2010年6月25日金曜日

第5世代シーケンサーともいうべき“Halcyon Molecular”のシーケンサーは実現するか


Halcyon Molecularが開発を進めている次元を超えたシーケンサー-欠点のないスペック(性能)

Halcyon Molecular は2003年に設立された次世代シーケンサー開発ベンチャー企業であるが、最近までその活動内容は不明であった。ところが、Halcyon Molecular のシーケンシング技術が現実的なものに近づき、昨年秋から情報も出始めた。

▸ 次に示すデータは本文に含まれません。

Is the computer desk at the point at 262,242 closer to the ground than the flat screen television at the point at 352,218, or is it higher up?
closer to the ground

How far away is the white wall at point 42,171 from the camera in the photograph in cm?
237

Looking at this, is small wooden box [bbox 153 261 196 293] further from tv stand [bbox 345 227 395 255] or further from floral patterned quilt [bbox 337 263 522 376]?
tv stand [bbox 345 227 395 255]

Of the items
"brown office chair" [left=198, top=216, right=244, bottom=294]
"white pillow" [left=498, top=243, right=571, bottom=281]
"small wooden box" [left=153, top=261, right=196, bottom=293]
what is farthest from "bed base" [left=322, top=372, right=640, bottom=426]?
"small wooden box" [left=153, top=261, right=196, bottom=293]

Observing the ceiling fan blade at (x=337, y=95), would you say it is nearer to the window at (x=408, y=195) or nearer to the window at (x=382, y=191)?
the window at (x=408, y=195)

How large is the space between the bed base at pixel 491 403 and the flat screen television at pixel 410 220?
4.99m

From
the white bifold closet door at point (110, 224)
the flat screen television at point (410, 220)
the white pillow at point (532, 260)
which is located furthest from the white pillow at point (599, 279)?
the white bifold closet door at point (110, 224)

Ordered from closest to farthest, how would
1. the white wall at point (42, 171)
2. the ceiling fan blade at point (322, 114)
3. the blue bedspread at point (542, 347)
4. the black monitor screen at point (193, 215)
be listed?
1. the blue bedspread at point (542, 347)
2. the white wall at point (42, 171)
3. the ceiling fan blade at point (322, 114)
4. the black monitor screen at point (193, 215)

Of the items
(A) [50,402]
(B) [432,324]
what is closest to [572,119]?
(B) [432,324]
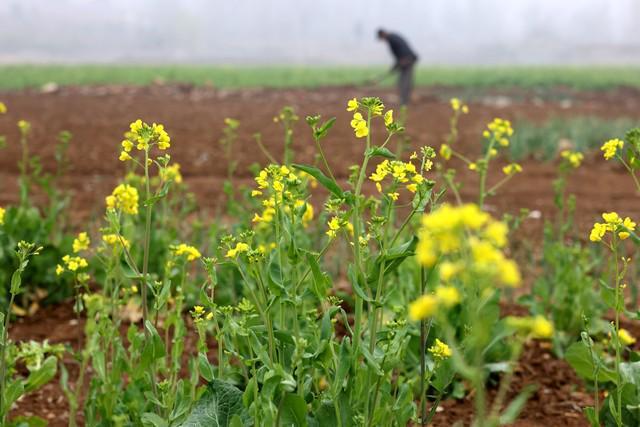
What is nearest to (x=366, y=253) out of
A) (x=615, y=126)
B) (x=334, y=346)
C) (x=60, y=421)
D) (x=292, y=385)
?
(x=334, y=346)

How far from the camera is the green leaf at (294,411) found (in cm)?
209

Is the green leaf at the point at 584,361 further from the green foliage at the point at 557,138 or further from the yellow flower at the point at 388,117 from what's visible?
the green foliage at the point at 557,138

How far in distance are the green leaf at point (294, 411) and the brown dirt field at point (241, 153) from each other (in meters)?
1.16

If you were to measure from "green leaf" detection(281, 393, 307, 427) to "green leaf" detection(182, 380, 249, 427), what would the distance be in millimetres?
180

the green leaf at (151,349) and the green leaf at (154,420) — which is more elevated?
the green leaf at (151,349)

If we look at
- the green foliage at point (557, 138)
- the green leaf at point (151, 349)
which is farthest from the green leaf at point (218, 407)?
the green foliage at point (557, 138)

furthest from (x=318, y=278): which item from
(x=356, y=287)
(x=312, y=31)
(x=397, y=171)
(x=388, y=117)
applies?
(x=312, y=31)

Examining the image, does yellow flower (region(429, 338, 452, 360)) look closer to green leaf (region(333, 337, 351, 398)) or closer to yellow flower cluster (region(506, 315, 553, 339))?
green leaf (region(333, 337, 351, 398))

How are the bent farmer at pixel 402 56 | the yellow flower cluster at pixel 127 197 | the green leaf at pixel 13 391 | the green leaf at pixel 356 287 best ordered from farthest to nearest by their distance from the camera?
the bent farmer at pixel 402 56 < the yellow flower cluster at pixel 127 197 < the green leaf at pixel 13 391 < the green leaf at pixel 356 287

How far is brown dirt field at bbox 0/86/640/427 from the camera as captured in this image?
355 centimetres

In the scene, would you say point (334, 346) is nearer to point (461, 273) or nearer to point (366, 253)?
point (366, 253)

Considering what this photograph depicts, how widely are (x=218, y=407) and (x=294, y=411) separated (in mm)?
274

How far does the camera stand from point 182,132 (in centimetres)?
1296

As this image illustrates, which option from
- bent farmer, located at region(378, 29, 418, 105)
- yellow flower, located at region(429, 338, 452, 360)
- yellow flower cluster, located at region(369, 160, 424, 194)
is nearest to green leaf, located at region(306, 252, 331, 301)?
yellow flower cluster, located at region(369, 160, 424, 194)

Halcyon Molecular シーケンス技術が次元を超えたものであることは、下記の性能を見れば明らかである。
◆予定されているシーケンサーのスペック(性能)
・1分子DNAシーケンシング
・リード長: 150塩基~4,000,000塩基(1リードで4百万塩基です!)
・繰り返し配列も問題なく読める
・配列決定精度: 99.999%以上(ヒトゲノム配列を決定した場合)
・シーケンシング時間: 10分以内(ヒトゲノム配列を決定した場合)
・配列決定コスト: 100ドル以下(ヒトゲノム配列を決定した場合)


シーケンシング原理

Halcyon Molecularは約7年間に渡って次世代シーケンシング技術の開発を続けてきたようであり、最近になってその技術内容が公開された。塩基配列決定については、重金属で塩基をラベルした1本鎖DNAを透過型電子顕微鏡を用いて分析するという手法を用いている。特筆すべき技術は、1本鎖DNAを引き伸ばした状態で密に整列させる手法である。この技術は、"Individual Molecule Placement Rapid Nanotransfer (IMPRNT)"と呼び、「とんでもなく素晴らしい」の一言である。
(1) 塩基のラベリング
 サンプルDNAの調製に関して、まず透過型電子顕微鏡を用いて1本鎖DNAの各塩基を認識できるようにするために、塩基特異的に重金属でラベル化する。ラベル化法は具体的に開示されていないが、チミン(T)はオスミウム(Os)、グアニン(G)はプラチナ(Pt)でラベルするようである。
(2) IMPRNT技術=微細加工ニードルアレイを利用した1本鎖DNAの整列
 極細のニードルを用いて1本鎖にしたDNAを吸い取り、(電子顕微鏡観察する基板の上に)吐き出すことにより、長い1本鎖DNAを伸ばす。ニードルはアレイ状に並んでおり、基板の上に1本鎖DNAを整列した状態で並べることができる。現時点では約10 nmの間隔でDNAを並べることができるが、当面の目標は3 nmである。この微細加工ニードルアレイのスループットは、1時間に1,000,000本のDNAを並べることを目標にしている。
(3) 塩基配列の読み取り
 基板に密に整列した1本鎖DNAは塩基特異的に重金属でラベル化されているので、透過型電子顕微鏡を用いて一気にイメージデータを取り、そのイメージデータを分析することにより、塩基配列を決定できる。“1分子リアルタイムシーケンシング”という語は当てはまらず、“1分子一瞬シーケンシング”とも呼ぶべき技術である。

 Halcyon Molecular のシーケンシング技術は、発表内容を見る限り、かなり現実的なものになりつつあると感じる。シーケンサーの発売時期は不明であるが、とんでもなく素晴らしいシーケンサーになる可能性があるので、GOクラブでは情報を入手したら、随時紹介していきます。